NC-S: The big difference between popular music–or “vernacular music,” which also includes folk music–and art music is that is not originally notated. There is no “score” , only transcriptions–(though in popular music the official studio performed recording of a song can take on the special status of “the score.”) If you work with vernacular music at all, you quickly realize how transcriptions of music are obviously, painfully, limited, incomplete, and biased–capturing only a tiny part of the reality of a musical performance, and typically only those aspects of the performance that the transcriber thinks matters. As a researcher, this realization informs my perspective when I do study score-based music: “scores” are only limited, incomplete, and biased guidelines for performing a piece, and they should be regarded with some skepticism!

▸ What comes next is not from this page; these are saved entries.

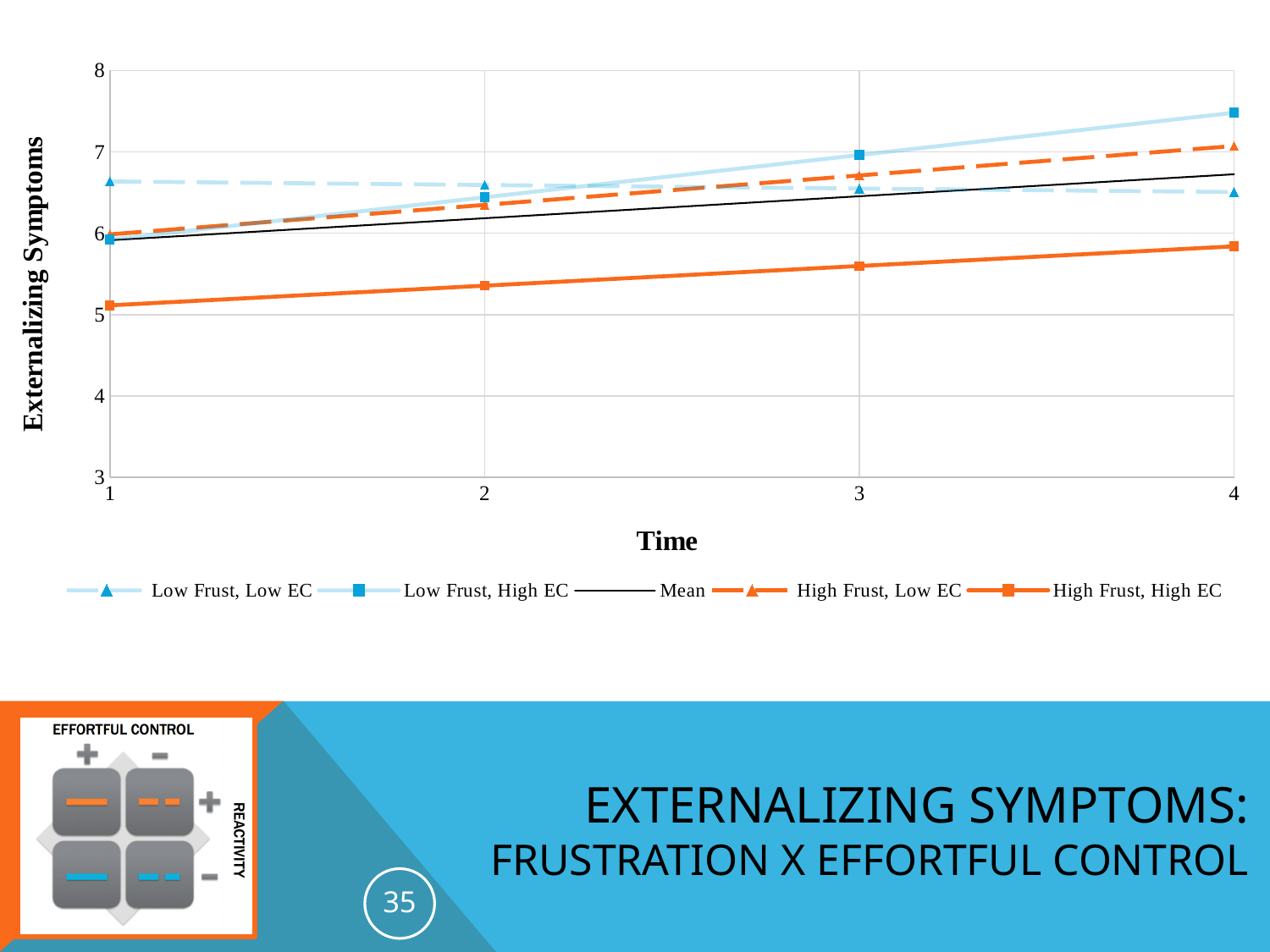
Is the value for Low Frust, High EC at time 4 greater or less than 7? greater At time 3, which is larger: Low Frust, High EC or High Frust, High EC? Low Frust, High EC Which series has the lowest value at time 1? High Frust, High EC How many time points are plotted along the x axis? 4 What is the title of the y axis? Externalizing Symptoms What is the title of the x axis? Time Does the Low Frust, High EC series rise or fall from time 1 to time 4? rise What kind of chart is shown on the slide? line chart Which series has the highest value at time 4? Low Frust, High EC Is the value for High Frust, High EC at time 1 greater or less than 6? less Is the value for Low Frust, Low EC at time 1 greater or less than 6? greater How many series does the legend list? 5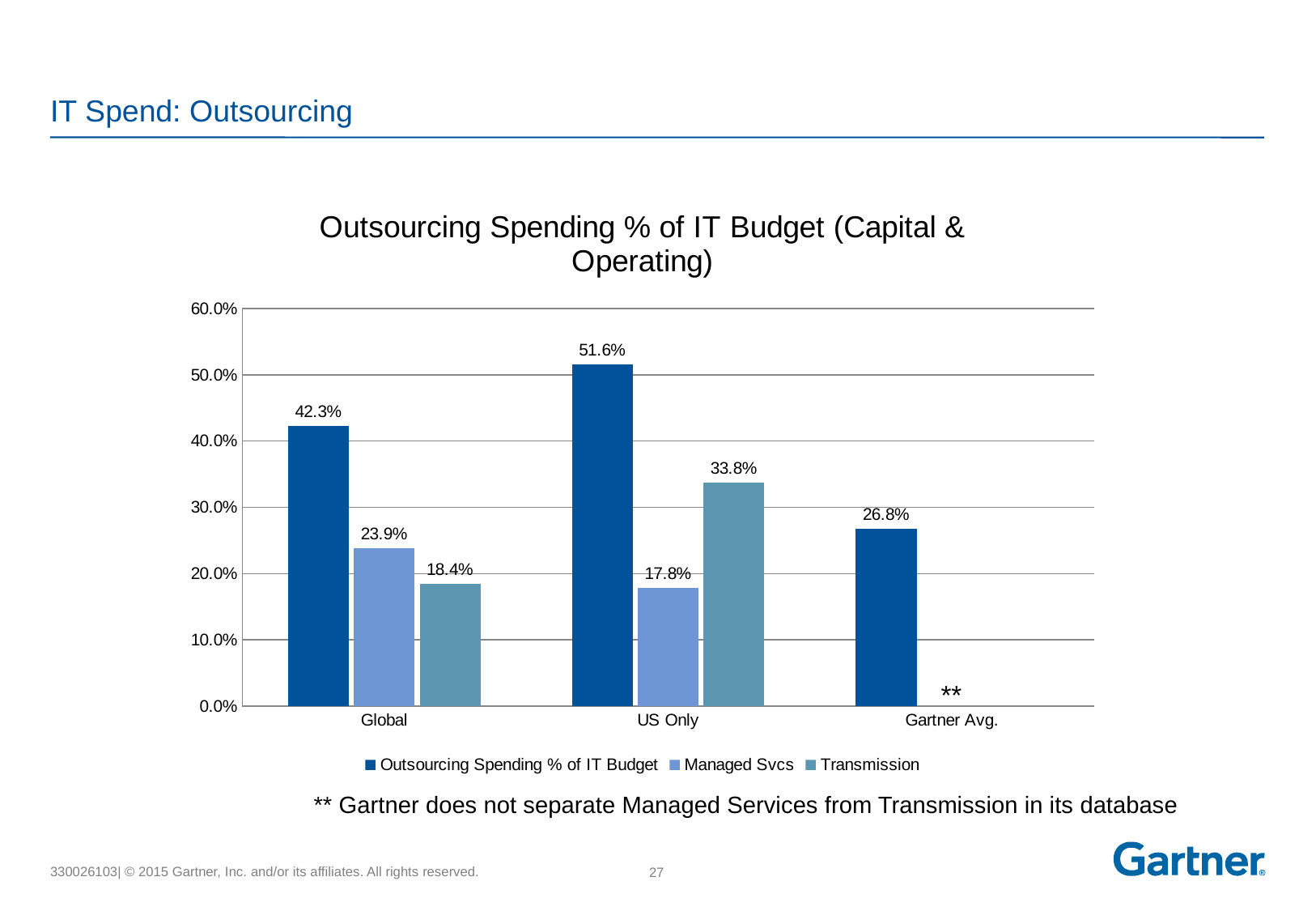
What is the Managed Svcs value for US Only? 17.8% How many categories are shown on the x axis? 3 Which category has the lowest Outsourcing Spending % of IT Budget value? Gartner Avg. What kind of chart is shown on the slide? Bar chart Which category has the highest Outsourcing Spending % of IT Budget value? US Only What is the difference between the Outsourcing Spending % of IT Budget values for US Only and Global? 9.3% Which is larger, the Transmission value for US Only or the Managed Svcs value for US Only? Transmission value for US Only What is the Outsourcing Spending % of IT Budget value for Global? 42.3% What is the Transmission value for Global? 18.4% How many series does the legend list? 3 What is the Outsourcing Spending % of IT Budget value for Gartner Avg.? 26.8% What is the title of the chart? Outsourcing Spending % of IT Budget (Capital & Operating)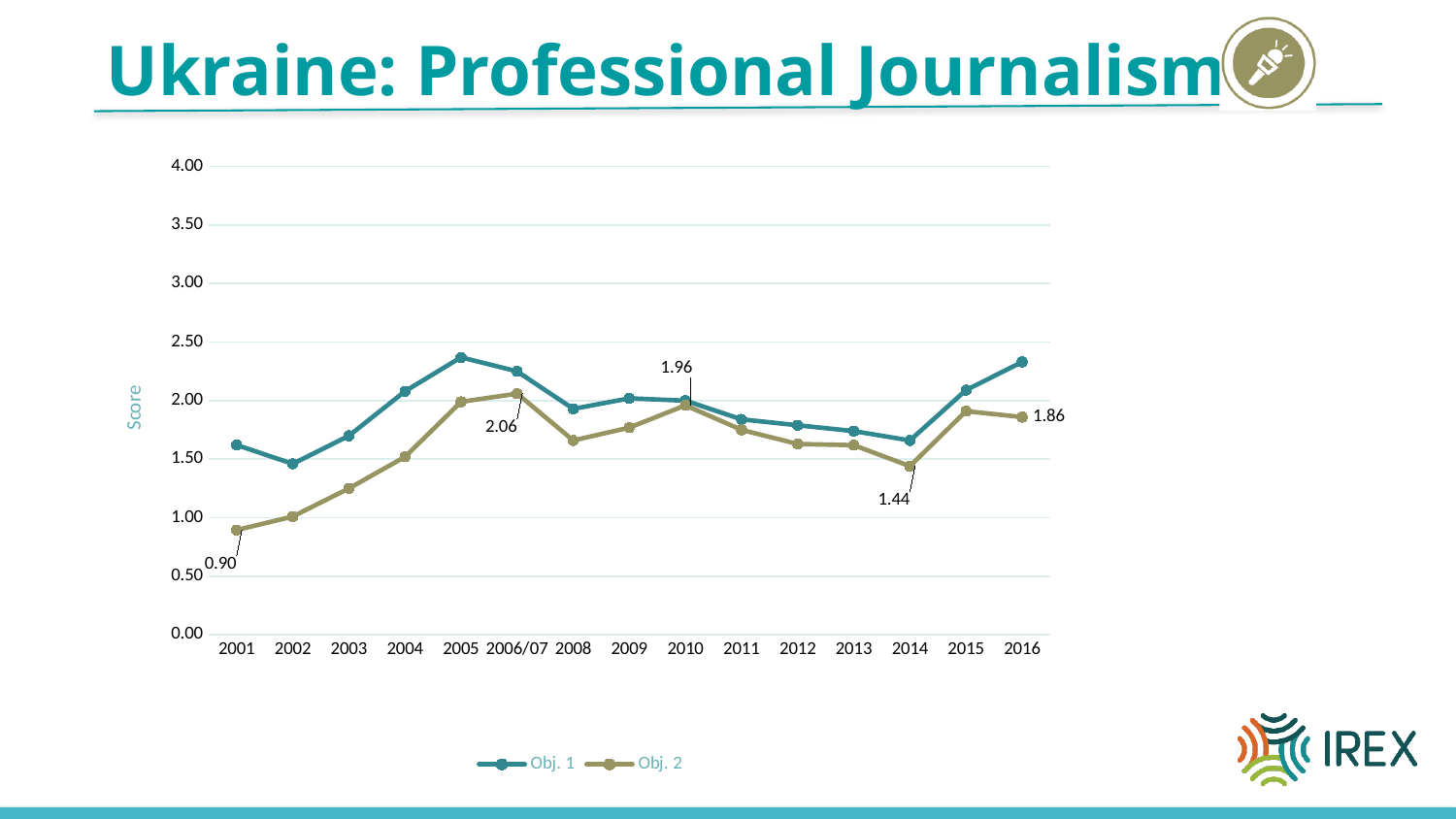
In which year does Obj. 2 have its lowest score? 2001 What is the Obj. 2 score in 2014? 1.44 In which year does Obj. 1 reach its highest score? 2005 Is the Obj. 2 score in 2003 greater or less than 1.50? less What is the Obj. 2 score in 2001? 0.90 What is the Obj. 2 score in 2006/07? 2.06 Is the Obj. 1 score in 2005 greater or less than 2.00? greater By how much did the Obj. 2 score increase from 2014 to 2016? 0.42 Which series has the higher score in 2005, Obj. 1 or Obj. 2? Obj. 1 What is the Obj. 2 score in 2016? 1.86 What kind of chart is shown on the slide? line chart How many series does the legend list? 2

At SIMSSA, we spend a lot of time and energy going from “original” musical scores to digital representations–which is a little like making a digital transcription of a paper score–and so all the methodological issues of transcription come into play. A great example, which I’ve become painfully aware of recently, is the lack of lyrics in most digital music corpora. Generally, researchers have assumed that the lyrics aren’t that important and haven’t bothered with them, which will inevitably shape any research that makes use of their data. (see below for an example of Nat’s previous work on Rhyme in rap music, from his PhD dissertation.)

EH: What’s up next for your first year as a SIMSSA postdoc?

NC-S: In terms of projects, I’ll continue to work with Yaolong on his harmonic-analysis project–my main role is going to be improving and expanding the Bach chorale dataset.

I’ll also be helping with the ACTOR project, which is being spearheaded by Stephen McAdams in the lab across the hall, but which is going to need significant support from those of us in DDMAL and ELVIS with more computer-based music research experience.

Finally, I’ll be aiming to conduct a new project of my own, related to lyrics and rhyme in popular and art music. I’m hoping to spend a lot of time this year working to add or improve lyric information in various ELVIS datasets, and conduct a specific project relating rhyme schemes to musical structures.